One of SingleStone’s Scrum coaches makes an insightful comparison between Agile and the 4x100m relay.
I love the 4x100m relay (in the track world it is known as the 4×1). I’m slow, so they never picked me to run it, but I do love watching it. I love it because it’s fast, I love it because it looks chaotic but is highly coordinated, I love it because the fastest 4 runners are not guaranteed to win. Though I’ve never been tapped to run the 4×1, I have become a professional coach of something that looks and feels very similar (at least from the sideline), Scrum (an Agile software framework). My team are the main performers, I do what I can to help them perform; Jon Drummond 2012 US National 4x100m Relay coach helps me. Take a look at this interactive feature from the NY Times.
The relay is singular in purpose
The goal of the relay is to deliver the baton one lap around the track as fast as possible. This, in purpose, has very little to do with the runners. They are enablers of the baton, and their main measure of success is delivery of the baton. In Scrum, our main measure of success is delivery of working software. My teammates are brilliant, amazing really, but each one’s great work alone doesn’t create success for the project. “I don’t care how many people you have that run fast, if the baton doesn’t make it, the race is over!”
The team will lose if they don’t synchronize
This is where our scrum teams have really taken a cue: “Imagine if you have two cars driving on the freeway, one is driving 28mph [approaching a car in the same lane from behind] driving 19mph, at some point there is going to be a wreck! … how do you reach this top end speed and get the baton to continue to move without stopping or breaking the speed of the incoming runner?…That is what makes the relay so intricate.”

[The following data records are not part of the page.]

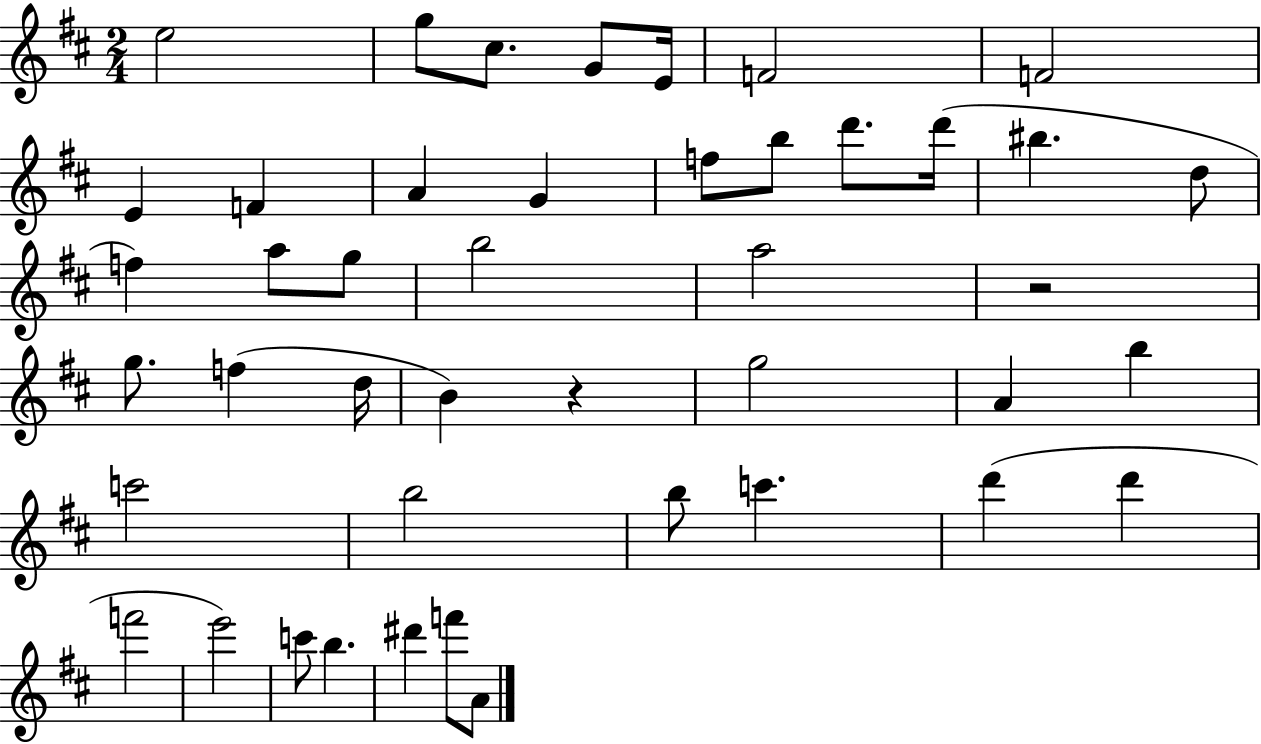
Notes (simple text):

E5/h G5/e C#5/e. G4/e E4/s F4/h F4/h E4/q F4/q A4/q G4/q F5/e B5/e D6/e. D6/s BIS5/q. D5/e F5/q A5/e G5/e B5/h A5/h R/h G5/e. F5/q D5/s B4/q R/q G5/h A4/q B5/q C6/h B5/h B5/e C6/q. D6/q D6/q F6/h E6/h C6/e B5/q. D#6/q F6/e A4/e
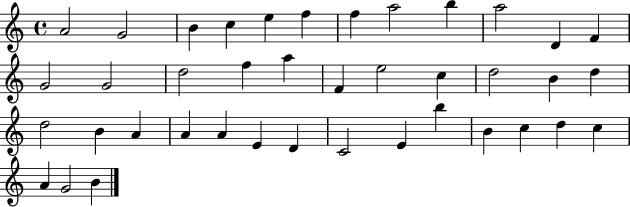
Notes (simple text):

A4/h G4/h B4/q C5/q E5/q F5/q F5/q A5/h B5/q A5/h D4/q F4/q G4/h G4/h D5/h F5/q A5/q F4/q E5/h C5/q D5/h B4/q D5/q D5/h B4/q A4/q A4/q A4/q E4/q D4/q C4/h E4/q B5/q B4/q C5/q D5/q C5/q A4/q G4/h B4/q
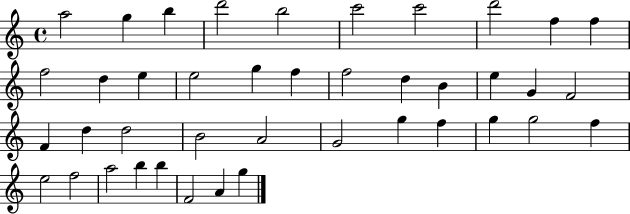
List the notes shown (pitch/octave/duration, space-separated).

A5/h G5/q B5/q D6/h B5/h C6/h C6/h D6/h F5/q F5/q F5/h D5/q E5/q E5/h G5/q F5/q F5/h D5/q B4/q E5/q G4/q F4/h F4/q D5/q D5/h B4/h A4/h G4/h G5/q F5/q G5/q G5/h F5/q E5/h F5/h A5/h B5/q B5/q F4/h A4/q G5/q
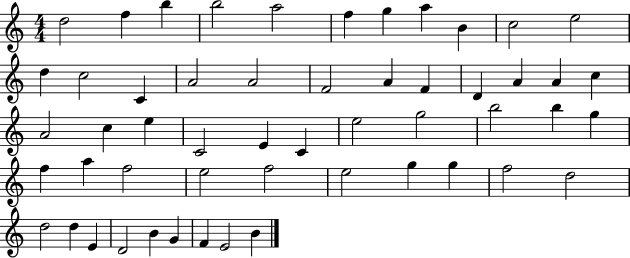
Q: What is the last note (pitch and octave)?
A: B4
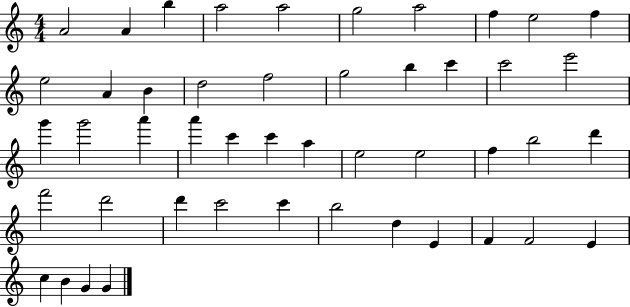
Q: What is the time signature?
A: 4/4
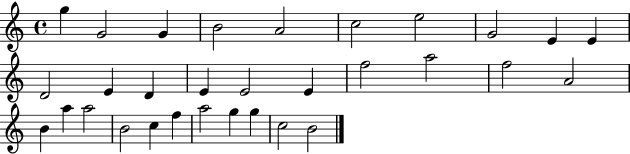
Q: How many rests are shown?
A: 0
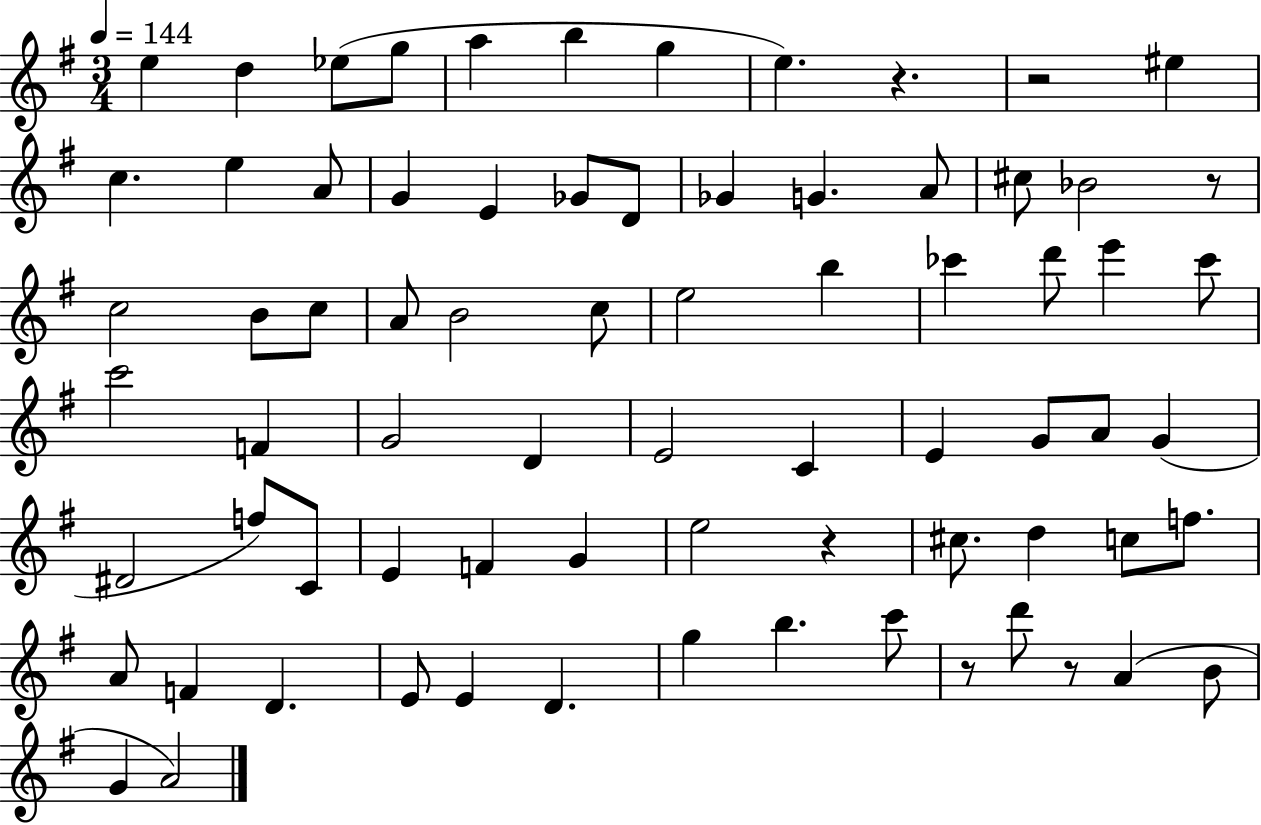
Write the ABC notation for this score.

X:1
T:Untitled
M:3/4
L:1/4
K:G
e d _e/2 g/2 a b g e z z2 ^e c e A/2 G E _G/2 D/2 _G G A/2 ^c/2 _B2 z/2 c2 B/2 c/2 A/2 B2 c/2 e2 b _c' d'/2 e' _c'/2 c'2 F G2 D E2 C E G/2 A/2 G ^D2 f/2 C/2 E F G e2 z ^c/2 d c/2 f/2 A/2 F D E/2 E D g b c'/2 z/2 d'/2 z/2 A B/2 G A2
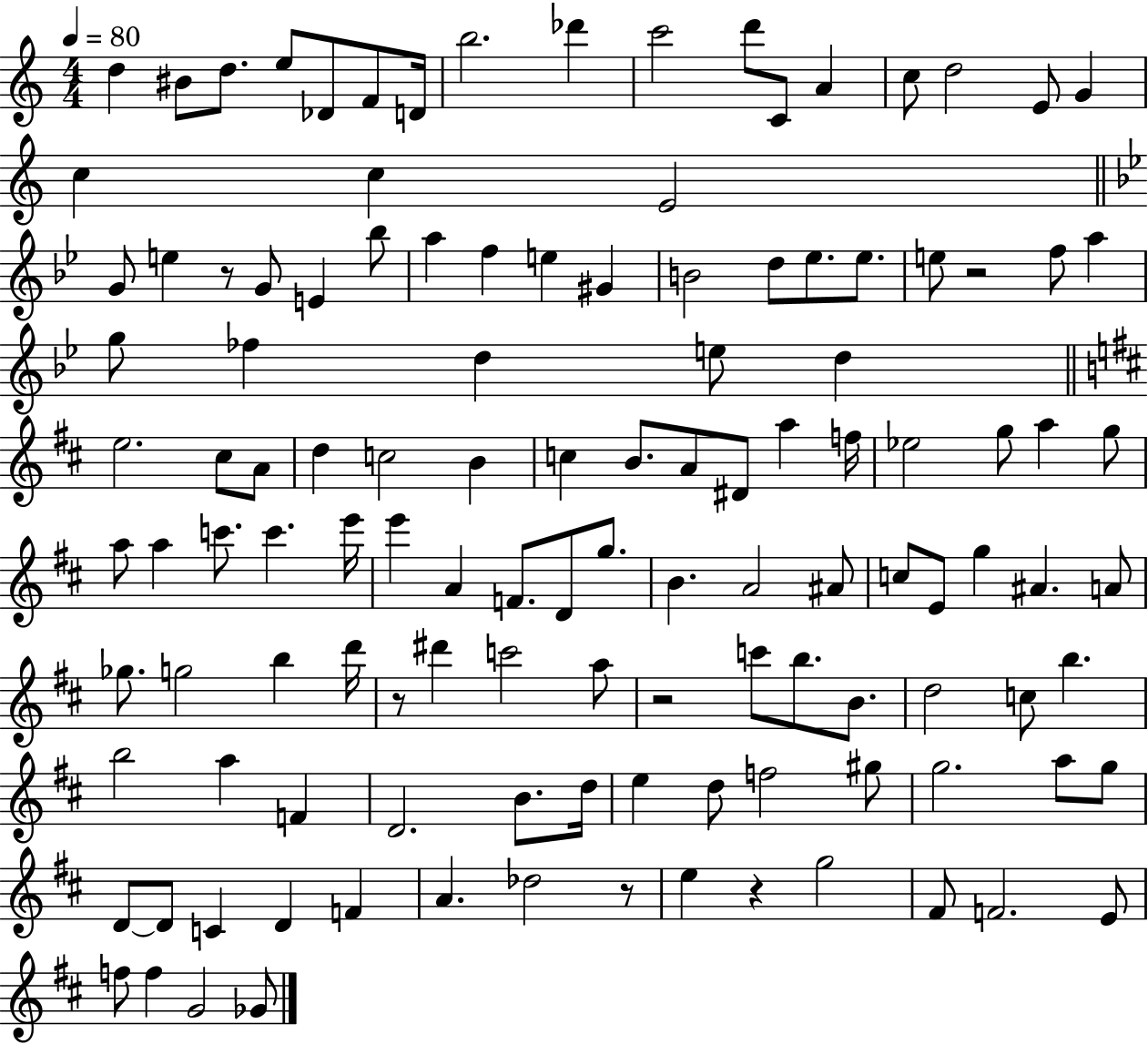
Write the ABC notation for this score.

In the 4×1 there is something called the Flyzone. The Flyzone is a 10-meter acceleration lane in which the outgoing runner can accelerate before entering the exchange zone where the incoming runner hands off the baton. Before the race, the outgoing runner marks a trigger line on the track. When the incoming runner crosses that line, the outgoing runner will take off. If the outgoing runner isn’t flying with the baton about 15-20m later, the whole race is in jeopardy.
Listen into a daily standup on our team and you might hear the trigger word, “flyzone,” meaning something like “I’m wrapping up development, and you [tester] can expect the feature ready to be tested by the end of the day, so because there is always a bit of preparation to do, you better run!” Handoff planning and communication help our teams keep the baton flying around the track.
The race is settled at the 3rd pass
We know, and Agile tells us, that predictable delivery of working software is the primary measure of success. This honestly shows us whether we are winning or losing the race. Effort spent doesn’t really matter. In the 4×1, three great passes will differentiate the team every time. With 100 meters still remaining, the hard work is behind the team, and simple math can tell us who is going to win. In the 2012 Men’s Olympic Final, when the fastest man in the world got the baton perfectly, the race was settled, and 9 seconds later it was over. The World Record was ‘dismantled’!
The first time I shared this concept with a team, the next day a baton showed up on our team table (thanks to a generous teammate with Amazon Prime). I think he got it. That team moved that baton fluidly. No longer did anyone just run, they moved the baton together.
In Agile we move as a team, we practice communication, we have a singular focus, we know we can always improve, and so can you! So find a good coach, plan out your communication strategy, declare your purpose, practice your handoffs and NEVER stop improving. Go!